RECORDS TO PROCESS:
------------------------------
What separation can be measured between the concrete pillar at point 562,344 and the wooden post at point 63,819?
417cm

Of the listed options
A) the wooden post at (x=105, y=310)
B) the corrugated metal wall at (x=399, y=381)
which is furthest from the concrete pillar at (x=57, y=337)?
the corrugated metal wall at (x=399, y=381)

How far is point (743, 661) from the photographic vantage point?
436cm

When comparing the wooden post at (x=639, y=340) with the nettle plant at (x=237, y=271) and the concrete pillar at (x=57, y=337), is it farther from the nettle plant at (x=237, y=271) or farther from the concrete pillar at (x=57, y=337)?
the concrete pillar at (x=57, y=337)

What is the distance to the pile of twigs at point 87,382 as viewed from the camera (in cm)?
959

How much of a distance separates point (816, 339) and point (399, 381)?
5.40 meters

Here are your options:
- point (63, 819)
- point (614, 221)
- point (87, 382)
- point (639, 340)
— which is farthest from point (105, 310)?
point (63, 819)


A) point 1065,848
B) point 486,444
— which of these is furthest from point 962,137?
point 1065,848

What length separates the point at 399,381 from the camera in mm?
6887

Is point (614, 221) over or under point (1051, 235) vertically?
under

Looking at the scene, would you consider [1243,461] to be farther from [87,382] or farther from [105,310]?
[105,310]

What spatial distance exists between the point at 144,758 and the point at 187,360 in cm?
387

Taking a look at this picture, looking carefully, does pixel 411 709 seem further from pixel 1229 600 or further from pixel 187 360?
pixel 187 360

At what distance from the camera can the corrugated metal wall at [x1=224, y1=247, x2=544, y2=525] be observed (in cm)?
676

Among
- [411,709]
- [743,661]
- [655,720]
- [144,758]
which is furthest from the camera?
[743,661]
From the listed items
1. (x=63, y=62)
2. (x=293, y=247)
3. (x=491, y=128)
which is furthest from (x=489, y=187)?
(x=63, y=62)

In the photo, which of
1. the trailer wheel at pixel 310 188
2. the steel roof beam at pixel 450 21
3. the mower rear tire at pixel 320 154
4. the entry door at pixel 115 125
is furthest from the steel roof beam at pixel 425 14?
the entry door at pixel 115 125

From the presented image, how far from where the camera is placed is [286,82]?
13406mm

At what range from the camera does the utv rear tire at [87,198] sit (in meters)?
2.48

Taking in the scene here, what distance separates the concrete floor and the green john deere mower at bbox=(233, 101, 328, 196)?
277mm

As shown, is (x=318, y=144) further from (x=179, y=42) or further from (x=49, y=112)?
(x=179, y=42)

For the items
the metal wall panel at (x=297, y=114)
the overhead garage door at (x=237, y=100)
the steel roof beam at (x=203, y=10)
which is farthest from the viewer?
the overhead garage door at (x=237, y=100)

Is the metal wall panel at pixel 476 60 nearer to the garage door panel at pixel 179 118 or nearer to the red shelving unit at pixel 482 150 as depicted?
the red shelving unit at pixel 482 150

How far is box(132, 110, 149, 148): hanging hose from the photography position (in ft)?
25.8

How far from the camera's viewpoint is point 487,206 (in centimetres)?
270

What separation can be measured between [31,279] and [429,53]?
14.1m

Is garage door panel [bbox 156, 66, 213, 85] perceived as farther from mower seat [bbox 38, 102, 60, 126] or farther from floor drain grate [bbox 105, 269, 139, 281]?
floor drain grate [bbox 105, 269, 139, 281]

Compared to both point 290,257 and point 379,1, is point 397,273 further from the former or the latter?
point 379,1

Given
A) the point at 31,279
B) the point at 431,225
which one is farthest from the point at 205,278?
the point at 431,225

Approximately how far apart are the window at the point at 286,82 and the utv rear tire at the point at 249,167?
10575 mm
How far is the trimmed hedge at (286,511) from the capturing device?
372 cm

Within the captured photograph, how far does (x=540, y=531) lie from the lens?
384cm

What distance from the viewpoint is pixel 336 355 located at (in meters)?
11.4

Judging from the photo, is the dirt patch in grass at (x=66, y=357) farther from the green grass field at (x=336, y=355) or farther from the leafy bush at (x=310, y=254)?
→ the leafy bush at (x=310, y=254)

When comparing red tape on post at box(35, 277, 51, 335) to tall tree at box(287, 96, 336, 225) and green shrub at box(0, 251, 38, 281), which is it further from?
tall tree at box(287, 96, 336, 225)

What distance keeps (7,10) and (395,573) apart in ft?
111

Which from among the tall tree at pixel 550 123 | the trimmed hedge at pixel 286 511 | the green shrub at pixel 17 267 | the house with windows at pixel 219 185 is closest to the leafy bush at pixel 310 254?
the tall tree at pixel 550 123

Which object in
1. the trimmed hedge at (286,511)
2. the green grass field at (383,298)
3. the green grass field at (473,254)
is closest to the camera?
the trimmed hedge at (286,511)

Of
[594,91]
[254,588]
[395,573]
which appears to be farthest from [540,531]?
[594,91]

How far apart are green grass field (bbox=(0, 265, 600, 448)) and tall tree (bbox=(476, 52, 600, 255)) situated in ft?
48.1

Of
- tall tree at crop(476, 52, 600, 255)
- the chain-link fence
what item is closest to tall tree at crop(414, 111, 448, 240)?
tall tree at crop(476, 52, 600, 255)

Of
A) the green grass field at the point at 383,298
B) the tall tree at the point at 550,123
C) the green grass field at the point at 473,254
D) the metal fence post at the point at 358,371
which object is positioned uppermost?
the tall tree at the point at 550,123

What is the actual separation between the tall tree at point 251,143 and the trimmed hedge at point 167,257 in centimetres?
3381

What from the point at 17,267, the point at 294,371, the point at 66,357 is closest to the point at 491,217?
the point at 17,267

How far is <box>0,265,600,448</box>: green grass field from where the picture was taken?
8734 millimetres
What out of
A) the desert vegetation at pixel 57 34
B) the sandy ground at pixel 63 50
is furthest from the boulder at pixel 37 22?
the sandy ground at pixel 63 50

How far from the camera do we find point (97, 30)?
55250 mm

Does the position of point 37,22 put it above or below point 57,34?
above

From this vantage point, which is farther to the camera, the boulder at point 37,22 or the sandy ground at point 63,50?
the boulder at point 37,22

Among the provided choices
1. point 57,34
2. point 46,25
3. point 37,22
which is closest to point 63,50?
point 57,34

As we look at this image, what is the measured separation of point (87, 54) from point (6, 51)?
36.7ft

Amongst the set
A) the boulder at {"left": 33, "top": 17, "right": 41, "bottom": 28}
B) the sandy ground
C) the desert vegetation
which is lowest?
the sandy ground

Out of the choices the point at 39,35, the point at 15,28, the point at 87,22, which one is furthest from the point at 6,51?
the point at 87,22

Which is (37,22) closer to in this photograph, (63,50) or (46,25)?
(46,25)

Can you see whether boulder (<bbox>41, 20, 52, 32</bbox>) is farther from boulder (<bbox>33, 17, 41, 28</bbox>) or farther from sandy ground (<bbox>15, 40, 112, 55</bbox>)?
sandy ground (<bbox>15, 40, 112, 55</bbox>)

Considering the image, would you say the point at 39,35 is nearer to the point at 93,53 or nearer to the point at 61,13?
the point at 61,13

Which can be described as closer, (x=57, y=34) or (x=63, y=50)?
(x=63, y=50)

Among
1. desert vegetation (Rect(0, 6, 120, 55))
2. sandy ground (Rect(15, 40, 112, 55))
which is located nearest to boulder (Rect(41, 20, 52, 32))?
------------------------------
DIRECTIONS FOR THIS TASK: Pull out every one of the lines above and write them out again unchanged, in the same order.

WORKED SOLUTION:
What separation can be measured between the concrete pillar at point 562,344 and the wooden post at point 63,819?
417cm

Of the listed options
A) the wooden post at (x=105, y=310)
B) the corrugated metal wall at (x=399, y=381)
which is furthest from the concrete pillar at (x=57, y=337)?
the corrugated metal wall at (x=399, y=381)

How far is point (743, 661) from the photographic vantage point?
436cm

When comparing the wooden post at (x=639, y=340) with the nettle plant at (x=237, y=271) and the concrete pillar at (x=57, y=337), is it farther from the nettle plant at (x=237, y=271) or farther from the concrete pillar at (x=57, y=337)?
the concrete pillar at (x=57, y=337)

What is the distance to the pile of twigs at point 87,382 as viewed from the camera (in cm)?
959

How much of a distance separates point (816, 339) and point (399, 381)?
5.40 meters

Here are your options:
- point (63, 819)
- point (614, 221)
- point (87, 382)
- point (639, 340)
— which is farthest from point (105, 310)?
point (63, 819)


A) point 1065,848
B) point 486,444
— which of these is furthest from point 962,137?
point 1065,848

What length separates the point at 399,381 from the camera in mm?
6887

Is point (614, 221) over or under point (1051, 235) vertically?
under

Looking at the scene, would you consider [1243,461] to be farther from [87,382] or farther from [105,310]?
[105,310]

What spatial distance exists between the point at 144,758 and the point at 187,360 in cm?
387

Taking a look at this picture, looking carefully, does pixel 411 709 seem further from pixel 1229 600 or further from pixel 187 360?
pixel 187 360

At what distance from the camera can the corrugated metal wall at [x1=224, y1=247, x2=544, y2=525] be observed (in cm)?
676

Among
- [411,709]
- [743,661]
- [655,720]
- [144,758]
which is furthest from the camera?
[743,661]
From the listed items
1. (x=63, y=62)
2. (x=293, y=247)
3. (x=491, y=128)
which is furthest from (x=489, y=187)?
(x=63, y=62)

In the photo, which of
1. the trailer wheel at pixel 310 188
2. the steel roof beam at pixel 450 21
3. the mower rear tire at pixel 320 154
4. the entry door at pixel 115 125
is furthest from the steel roof beam at pixel 425 14?
the entry door at pixel 115 125

From the presented image, how far from where the camera is placed is [286,82]?
13406mm

At what range from the camera does the utv rear tire at [87,198] sit (in meters)?
2.48

Taking in the scene here, what distance separates the concrete floor and the green john deere mower at bbox=(233, 101, 328, 196)?
277mm

As shown, is (x=318, y=144) further from (x=179, y=42) or further from (x=49, y=112)?
(x=179, y=42)

For the items
the metal wall panel at (x=297, y=114)
the overhead garage door at (x=237, y=100)
the steel roof beam at (x=203, y=10)
which is farthest from the viewer?
the overhead garage door at (x=237, y=100)

Is the metal wall panel at pixel 476 60 nearer to the garage door panel at pixel 179 118 or nearer to the red shelving unit at pixel 482 150 as depicted?
the red shelving unit at pixel 482 150

How far is box(132, 110, 149, 148): hanging hose from the photography position (in ft)?
25.8

How far from the camera's viewpoint is point 487,206 (in centimetres)?
270

What separation can be measured between [31,279] and [429,53]?
14.1m

Is garage door panel [bbox 156, 66, 213, 85] perceived as farther from mower seat [bbox 38, 102, 60, 126] or farther from floor drain grate [bbox 105, 269, 139, 281]?
floor drain grate [bbox 105, 269, 139, 281]

Compared to both point 290,257 and point 379,1, is point 397,273 further from the former or the latter?
point 379,1

Given
A) the point at 31,279
B) the point at 431,225
which one is farthest from the point at 205,278?
the point at 431,225

Approximately how far apart are the window at the point at 286,82 and the utv rear tire at the point at 249,167?
10575 mm
How far is the trimmed hedge at (286,511) from the capturing device?
372 cm

Within the captured photograph, how far does (x=540, y=531) lie from the lens?
384cm

What distance from the viewpoint is pixel 336 355 located at (in meters)?
11.4

Judging from the photo, is the dirt patch in grass at (x=66, y=357) farther from the green grass field at (x=336, y=355) or farther from the leafy bush at (x=310, y=254)?
→ the leafy bush at (x=310, y=254)

When comparing red tape on post at box(35, 277, 51, 335) to tall tree at box(287, 96, 336, 225) and green shrub at box(0, 251, 38, 281), which is it further from?
tall tree at box(287, 96, 336, 225)

What distance keeps (7,10) and (395,573) apart in ft?
111

Which from among the tall tree at pixel 550 123 | the trimmed hedge at pixel 286 511 | the green shrub at pixel 17 267 | the house with windows at pixel 219 185 is closest to the leafy bush at pixel 310 254?
the tall tree at pixel 550 123

Which object in
1. the trimmed hedge at (286,511)
2. the green grass field at (383,298)
3. the green grass field at (473,254)
is closest to the camera?
the trimmed hedge at (286,511)

Of
[594,91]
[254,588]
[395,573]
which appears to be farthest from [540,531]?
[594,91]

How far apart are green grass field (bbox=(0, 265, 600, 448)) and tall tree (bbox=(476, 52, 600, 255)) situated in ft?
48.1

Of
- tall tree at crop(476, 52, 600, 255)
- the chain-link fence
what item is closest to tall tree at crop(414, 111, 448, 240)?
tall tree at crop(476, 52, 600, 255)

Of
A) the green grass field at the point at 383,298
B) the tall tree at the point at 550,123
C) the green grass field at the point at 473,254
D) the metal fence post at the point at 358,371
which object is positioned uppermost?
the tall tree at the point at 550,123

What is the actual separation between the tall tree at point 251,143 and the trimmed hedge at point 167,257 in centimetres?
3381

What from the point at 17,267, the point at 294,371, the point at 66,357 is closest to the point at 491,217?
the point at 17,267

How far is <box>0,265,600,448</box>: green grass field from where the picture was taken?
8734 millimetres
What out of
A) the desert vegetation at pixel 57 34
B) the sandy ground at pixel 63 50
is furthest from the boulder at pixel 37 22?
the sandy ground at pixel 63 50

How far from the camera do we find point (97, 30)?
55250 mm

Does the position of point 37,22 put it above or below point 57,34?
above

From this vantage point, which is farther to the camera, the boulder at point 37,22 or the sandy ground at point 63,50?
the boulder at point 37,22

Among the provided choices
1. point 57,34
2. point 46,25
3. point 37,22
which is closest to point 63,50?
point 57,34

As we look at this image, what is the measured separation of point (87, 54) from point (6, 51)?
36.7ft

Amongst the set
A) the boulder at {"left": 33, "top": 17, "right": 41, "bottom": 28}
B) the sandy ground
C) the desert vegetation
which is lowest?
the sandy ground

Out of the choices the point at 39,35, the point at 15,28, the point at 87,22, which one is furthest from the point at 6,51?
the point at 87,22

Which is (37,22) closer to in this photograph, (63,50) or (46,25)?
(46,25)

Can you see whether boulder (<bbox>41, 20, 52, 32</bbox>) is farther from boulder (<bbox>33, 17, 41, 28</bbox>) or farther from sandy ground (<bbox>15, 40, 112, 55</bbox>)?
sandy ground (<bbox>15, 40, 112, 55</bbox>)

Considering the image, would you say the point at 39,35 is nearer to the point at 93,53 or nearer to the point at 61,13?
the point at 61,13

Which can be described as closer, (x=57, y=34) or (x=63, y=50)?
(x=63, y=50)

Among
1. desert vegetation (Rect(0, 6, 120, 55))
2. sandy ground (Rect(15, 40, 112, 55))
which is located nearest to boulder (Rect(41, 20, 52, 32))?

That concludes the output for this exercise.